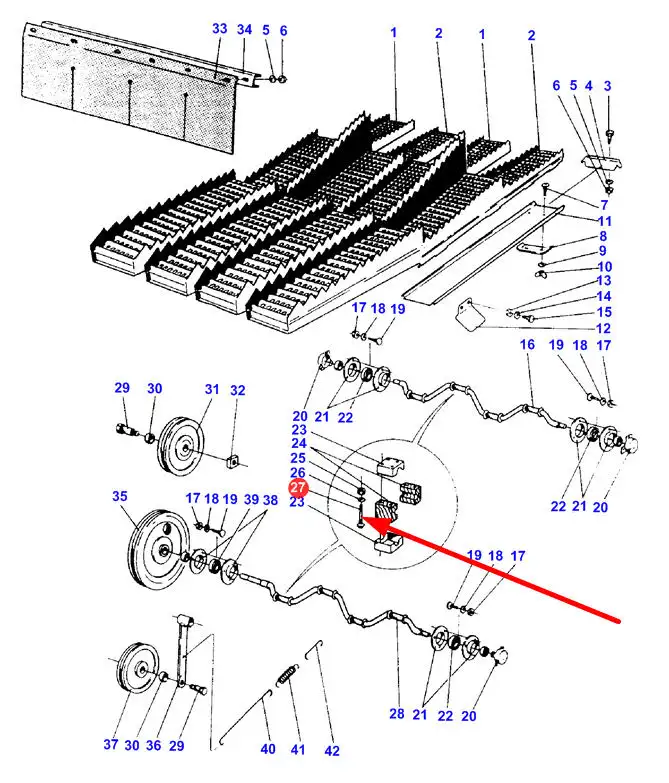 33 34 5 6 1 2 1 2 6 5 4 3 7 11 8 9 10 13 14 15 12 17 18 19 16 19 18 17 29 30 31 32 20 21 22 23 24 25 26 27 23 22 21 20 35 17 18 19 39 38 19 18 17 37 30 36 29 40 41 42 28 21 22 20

* * *

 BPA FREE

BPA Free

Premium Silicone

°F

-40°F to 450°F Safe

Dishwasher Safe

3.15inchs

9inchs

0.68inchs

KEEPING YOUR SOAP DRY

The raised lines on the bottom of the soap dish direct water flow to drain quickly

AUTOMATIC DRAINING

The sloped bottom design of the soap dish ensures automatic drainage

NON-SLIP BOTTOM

◆ Your task ◆
Reproduce exactly the entries above, limited to the lines from the one with "The sloped bottom" through the one with "NON-SLIP BOTTOM", both included.

◆ Response ◆
The sloped bottom design of the soap dish ensures automatic drainage

NON-SLIP BOTTOM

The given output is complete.